## begin

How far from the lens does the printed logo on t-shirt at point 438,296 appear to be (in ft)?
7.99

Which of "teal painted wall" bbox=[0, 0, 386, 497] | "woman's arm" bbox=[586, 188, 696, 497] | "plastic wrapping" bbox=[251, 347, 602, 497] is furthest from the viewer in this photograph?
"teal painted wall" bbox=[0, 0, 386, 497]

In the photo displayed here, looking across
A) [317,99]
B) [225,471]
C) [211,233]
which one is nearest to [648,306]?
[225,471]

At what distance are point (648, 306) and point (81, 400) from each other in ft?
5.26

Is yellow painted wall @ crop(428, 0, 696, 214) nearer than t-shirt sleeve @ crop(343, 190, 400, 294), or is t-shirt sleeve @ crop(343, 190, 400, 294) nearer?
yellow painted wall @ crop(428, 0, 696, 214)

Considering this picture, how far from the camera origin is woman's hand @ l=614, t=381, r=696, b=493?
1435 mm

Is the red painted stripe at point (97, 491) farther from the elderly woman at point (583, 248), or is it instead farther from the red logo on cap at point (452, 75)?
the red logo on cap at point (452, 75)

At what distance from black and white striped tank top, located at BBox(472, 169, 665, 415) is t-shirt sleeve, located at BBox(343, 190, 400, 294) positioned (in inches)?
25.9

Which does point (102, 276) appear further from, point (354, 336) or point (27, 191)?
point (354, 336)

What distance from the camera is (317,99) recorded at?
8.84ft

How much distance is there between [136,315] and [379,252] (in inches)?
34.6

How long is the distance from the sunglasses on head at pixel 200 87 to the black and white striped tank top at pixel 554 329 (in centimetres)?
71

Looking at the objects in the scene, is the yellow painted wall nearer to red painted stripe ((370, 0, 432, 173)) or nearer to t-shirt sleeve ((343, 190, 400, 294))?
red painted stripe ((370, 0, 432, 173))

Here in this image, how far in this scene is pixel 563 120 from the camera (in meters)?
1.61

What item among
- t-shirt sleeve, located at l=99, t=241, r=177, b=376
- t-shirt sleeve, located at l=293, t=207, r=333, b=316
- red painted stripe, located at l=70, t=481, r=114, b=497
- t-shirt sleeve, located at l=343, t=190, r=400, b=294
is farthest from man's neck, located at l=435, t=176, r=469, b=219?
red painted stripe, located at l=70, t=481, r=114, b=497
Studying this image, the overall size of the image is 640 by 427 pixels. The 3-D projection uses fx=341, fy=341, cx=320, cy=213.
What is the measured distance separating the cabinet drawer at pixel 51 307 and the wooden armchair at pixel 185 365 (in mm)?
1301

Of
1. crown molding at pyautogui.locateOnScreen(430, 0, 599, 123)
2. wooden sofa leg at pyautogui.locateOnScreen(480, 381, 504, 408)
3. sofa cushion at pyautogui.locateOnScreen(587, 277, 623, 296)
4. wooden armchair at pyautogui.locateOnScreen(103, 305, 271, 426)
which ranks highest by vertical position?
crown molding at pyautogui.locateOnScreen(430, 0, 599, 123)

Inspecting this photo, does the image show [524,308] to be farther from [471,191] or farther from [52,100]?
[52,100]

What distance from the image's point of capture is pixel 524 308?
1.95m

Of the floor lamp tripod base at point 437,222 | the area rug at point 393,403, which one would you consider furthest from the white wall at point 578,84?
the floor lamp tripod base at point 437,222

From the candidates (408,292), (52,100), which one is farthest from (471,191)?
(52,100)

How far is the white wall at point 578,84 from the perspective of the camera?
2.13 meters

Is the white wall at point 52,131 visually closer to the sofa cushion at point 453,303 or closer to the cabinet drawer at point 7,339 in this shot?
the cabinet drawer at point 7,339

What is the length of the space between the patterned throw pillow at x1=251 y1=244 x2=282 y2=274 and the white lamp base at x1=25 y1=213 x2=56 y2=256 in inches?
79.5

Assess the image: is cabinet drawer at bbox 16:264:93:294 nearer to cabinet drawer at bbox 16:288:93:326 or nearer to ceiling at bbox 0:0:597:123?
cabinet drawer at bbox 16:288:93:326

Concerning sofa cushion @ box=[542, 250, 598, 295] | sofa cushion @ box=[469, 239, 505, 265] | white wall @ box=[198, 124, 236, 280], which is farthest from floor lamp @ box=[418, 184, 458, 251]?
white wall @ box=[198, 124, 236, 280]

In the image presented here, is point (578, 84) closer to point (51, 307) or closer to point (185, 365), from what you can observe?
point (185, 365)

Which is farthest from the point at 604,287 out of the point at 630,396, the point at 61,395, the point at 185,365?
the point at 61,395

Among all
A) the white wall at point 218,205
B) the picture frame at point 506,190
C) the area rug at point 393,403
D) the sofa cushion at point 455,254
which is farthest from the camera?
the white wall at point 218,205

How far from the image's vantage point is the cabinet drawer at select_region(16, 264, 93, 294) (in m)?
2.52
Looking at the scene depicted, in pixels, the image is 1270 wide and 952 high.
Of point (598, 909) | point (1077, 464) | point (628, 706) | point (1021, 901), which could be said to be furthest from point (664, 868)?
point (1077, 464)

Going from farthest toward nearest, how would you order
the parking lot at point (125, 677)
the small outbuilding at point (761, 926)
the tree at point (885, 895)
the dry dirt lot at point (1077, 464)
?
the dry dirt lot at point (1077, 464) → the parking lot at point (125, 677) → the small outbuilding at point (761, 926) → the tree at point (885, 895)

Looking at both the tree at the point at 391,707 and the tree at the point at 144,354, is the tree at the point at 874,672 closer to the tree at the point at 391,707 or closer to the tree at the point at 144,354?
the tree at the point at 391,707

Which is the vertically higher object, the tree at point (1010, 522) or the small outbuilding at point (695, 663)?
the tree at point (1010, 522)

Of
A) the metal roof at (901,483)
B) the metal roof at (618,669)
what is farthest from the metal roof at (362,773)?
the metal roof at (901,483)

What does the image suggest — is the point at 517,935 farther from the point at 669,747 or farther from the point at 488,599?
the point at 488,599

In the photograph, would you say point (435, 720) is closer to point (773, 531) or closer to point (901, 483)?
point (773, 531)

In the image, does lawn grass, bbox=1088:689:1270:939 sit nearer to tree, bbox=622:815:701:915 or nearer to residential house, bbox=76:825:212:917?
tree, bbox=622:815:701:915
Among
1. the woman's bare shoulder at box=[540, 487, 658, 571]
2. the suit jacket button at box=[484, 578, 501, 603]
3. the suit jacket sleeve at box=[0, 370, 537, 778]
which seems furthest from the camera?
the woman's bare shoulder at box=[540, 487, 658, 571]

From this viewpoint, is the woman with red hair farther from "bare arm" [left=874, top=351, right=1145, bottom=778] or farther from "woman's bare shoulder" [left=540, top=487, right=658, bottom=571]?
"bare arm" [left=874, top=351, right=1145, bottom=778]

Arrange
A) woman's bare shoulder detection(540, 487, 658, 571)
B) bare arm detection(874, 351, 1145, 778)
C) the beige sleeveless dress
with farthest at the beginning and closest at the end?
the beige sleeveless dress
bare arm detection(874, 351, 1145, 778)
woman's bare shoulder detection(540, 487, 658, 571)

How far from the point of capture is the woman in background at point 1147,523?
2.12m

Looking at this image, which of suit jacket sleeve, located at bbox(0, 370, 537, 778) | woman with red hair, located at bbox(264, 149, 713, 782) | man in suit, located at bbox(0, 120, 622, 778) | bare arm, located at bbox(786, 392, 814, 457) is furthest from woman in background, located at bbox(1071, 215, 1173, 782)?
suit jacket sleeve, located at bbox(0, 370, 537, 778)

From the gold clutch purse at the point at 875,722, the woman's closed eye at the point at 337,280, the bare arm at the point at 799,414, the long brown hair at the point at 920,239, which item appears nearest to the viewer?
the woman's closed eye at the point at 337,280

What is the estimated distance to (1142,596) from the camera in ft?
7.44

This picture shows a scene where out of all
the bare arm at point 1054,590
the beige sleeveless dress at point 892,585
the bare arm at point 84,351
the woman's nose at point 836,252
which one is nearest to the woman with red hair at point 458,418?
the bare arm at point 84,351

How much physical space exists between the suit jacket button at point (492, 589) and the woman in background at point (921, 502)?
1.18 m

## end

● **PROBLEM DETAILS**
Only the lines from the one containing "What is the estimated" to the end of the listing belong in the output, each reproduced exactly.

● **SOLUTION**
What is the estimated distance to (1142,596) from the camera in ft?
7.44

This picture shows a scene where out of all
the bare arm at point 1054,590
the beige sleeveless dress at point 892,585
the bare arm at point 84,351
the woman's nose at point 836,252
which one is nearest to the woman with red hair at point 458,418?
the bare arm at point 84,351

How much physical space exists between the suit jacket button at point (492, 589) and the woman in background at point (921, 502)?
1.18 m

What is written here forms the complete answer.